__EXERCISE AIM__. Turn the data, from the line containing "How far in distance" up to and including the final line, into a Markdown table with the columns Row and Line, skipping blank lines.

====================

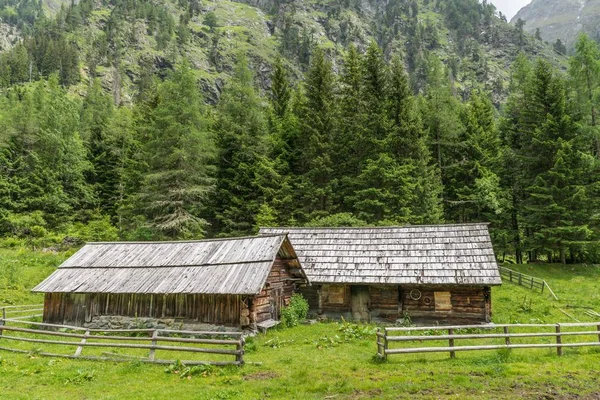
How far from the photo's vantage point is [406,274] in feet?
71.5

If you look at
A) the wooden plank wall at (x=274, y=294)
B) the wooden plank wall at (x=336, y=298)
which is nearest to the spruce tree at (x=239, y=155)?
the wooden plank wall at (x=274, y=294)

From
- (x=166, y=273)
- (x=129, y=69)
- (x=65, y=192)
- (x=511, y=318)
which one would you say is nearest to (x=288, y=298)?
(x=166, y=273)

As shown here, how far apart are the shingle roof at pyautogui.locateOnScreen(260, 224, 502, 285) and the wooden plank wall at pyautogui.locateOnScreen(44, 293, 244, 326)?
230 inches

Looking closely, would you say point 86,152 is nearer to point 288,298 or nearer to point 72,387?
point 288,298

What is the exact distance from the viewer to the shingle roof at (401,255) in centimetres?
2116

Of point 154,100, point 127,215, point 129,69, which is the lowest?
point 127,215

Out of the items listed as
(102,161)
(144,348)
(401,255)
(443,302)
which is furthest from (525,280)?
(102,161)

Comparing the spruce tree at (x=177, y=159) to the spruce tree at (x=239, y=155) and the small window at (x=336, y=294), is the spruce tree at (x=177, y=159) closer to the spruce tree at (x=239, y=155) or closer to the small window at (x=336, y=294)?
the spruce tree at (x=239, y=155)

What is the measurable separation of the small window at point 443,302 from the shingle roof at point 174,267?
27.3 ft

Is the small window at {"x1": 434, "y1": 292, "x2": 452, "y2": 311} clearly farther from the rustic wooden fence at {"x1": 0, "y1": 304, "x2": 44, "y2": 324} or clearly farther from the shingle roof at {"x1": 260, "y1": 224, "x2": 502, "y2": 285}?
the rustic wooden fence at {"x1": 0, "y1": 304, "x2": 44, "y2": 324}

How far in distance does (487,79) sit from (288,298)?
139042mm

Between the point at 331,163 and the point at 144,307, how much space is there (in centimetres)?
2417

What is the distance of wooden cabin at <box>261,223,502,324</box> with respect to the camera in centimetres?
2095

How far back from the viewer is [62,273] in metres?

====================

__SOLUTION TO THIS TASK__.
| Row | Line |
|---|---|
| 1 | How far in distance does (487,79) sit from (288,298)? |
| 2 | 139042mm |
| 3 | Between the point at 331,163 and the point at 144,307, how much space is there (in centimetres)? |
| 4 | 2417 |
| 5 | What is the distance of wooden cabin at <box>261,223,502,324</box> with respect to the camera in centimetres? |
| 6 | 2095 |
| 7 | How far back from the viewer is [62,273] in metres? |